Porras y EE.UU. coinciden: Economía y elecciones deben avanzar juntas en Venezuela
Economía y elecciones: una doble exigencia que nadie en Caracas quiere enfrentar
El cardenal venezolano Baltazar Porras lo dijo claro: no habrá recuperación económica real si no se avanza simultáneamente con un proceso electoral legítimo. Tres meses después de la asunción de Delcy Rodríguez como presidenta encargada tras la captura de Maduro por EE.UU., el régimen sigue sin ofrecer soluciones reales.
Qué ocurrió
Porras afirmó que el progreso económico sin elecciones creíbles es un espejismo. Recalcó la necesidad de restaurar los derechos políticos para que los venezolanos decidan libremente. Criticó que el Gobierno solo ofrezca «mejores condiciones económicas» sin base jurídica ni respeto mutuo.
La presión al cardenal no es nueva. Sus críticas valientes lo han puesto en la mira del chavismo, que incluso anuló su pasaporte para impedirle salir del país.
Por qué esto cambia el escenario
El mensaje llega también desde Washington. El secretario de Estado Marco Rubio reafirma que la transición política debe incluir elecciones libres y justas, aunque pide mantener la paciencia tras apenas tres meses del cambio temporal impuesto en Caracas.
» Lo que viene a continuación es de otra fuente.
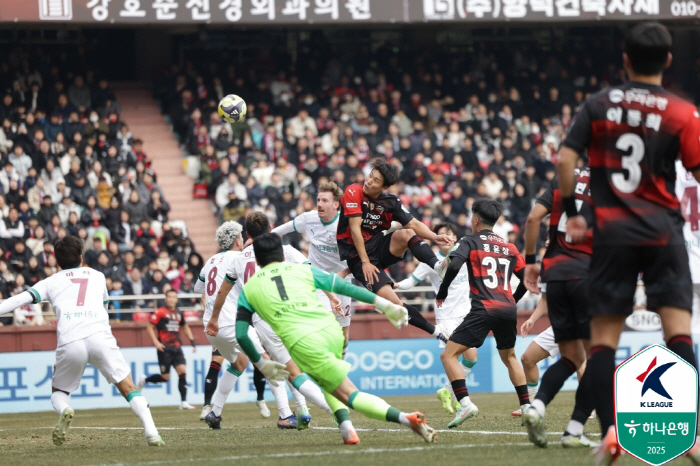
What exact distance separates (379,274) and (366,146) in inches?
490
Estas declaraciones, tras su reunión con la opositora María Corina Machado, envían una señal: la opinión pública global y sectores externos mantienen la presión para que el régimen pase de las promesas vacías a políticas legítimas.
Qué se espera que venga después
El Gobierno venezolano enfrenta un escenario inevitable: o arriesga legitimar un proceso electoral creíble junto a una economía en recuperación, o mantiene la ficción actual que desangra instituciones y normaliza la inseguridad. El efecto combinado de la presión interna y externa podría abrir la puerta a una fase definitiva de cambio, aunque el régimen insista en dilatarla.